Overwegingen
1. Voor het toepasselijke wettelijk kader verwijst de rechtbank naar de bijlage bij de uitspraak.
2. Eiseres is geboren op [geboortedatum] en heeft de Albanese nationaliteit. Zij verblijft sinds 2010 illegaal in Nederland. Uit de relatie met haar ex-partner, eveneens van Albanese nationaliteit, heeft zij drie minderjarige kinderen, respectievelijk geboren op
[geboortedatum], [geboortedatum] en [geboortedatum]. Het oudste kind heeft vanwege een taalontwikkelingsstoornis speciaal onderwijs en speciale begeleiding. De ex-partner is in 2017 wegens illegaal verblijf aangehouden en naar Albanië uitgezet. Eiseres heeft op
6 september 2018 een aanvraag ingediend voor een verblijfsvergunning regulier humanitair niet-tijdelijk.

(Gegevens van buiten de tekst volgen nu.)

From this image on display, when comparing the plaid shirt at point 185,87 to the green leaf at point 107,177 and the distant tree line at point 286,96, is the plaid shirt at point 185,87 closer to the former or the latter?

3. Bij het primaire besluit heeft verweerder de aanvraag afgewezen, omdat eiseres niet beschikt over een geldige machtiging voorlopig verblijf (mvv) en niet in aanmerking komt voor vrijstelling van dat vereiste (mvv-vereiste). Dit laatste geldt ook voor de kinderen. Daarnaast komt eiseres (met haar kinderen) niet in aanmerking voor een verblijfsvergunning op grond van artikel 8 van het EVRMen zijn er volgens verweerder geen bijzondere omstandigheden die ertoe leiden dat een geslaagd beroep kan worden gedaan op de hardheidsclausule.
4. Bij het bestreden besluit heeft verweerder de bezwaren van eiseres tegen het primaire besluit ongegrond verklaard en zijn standpunt gehandhaafd.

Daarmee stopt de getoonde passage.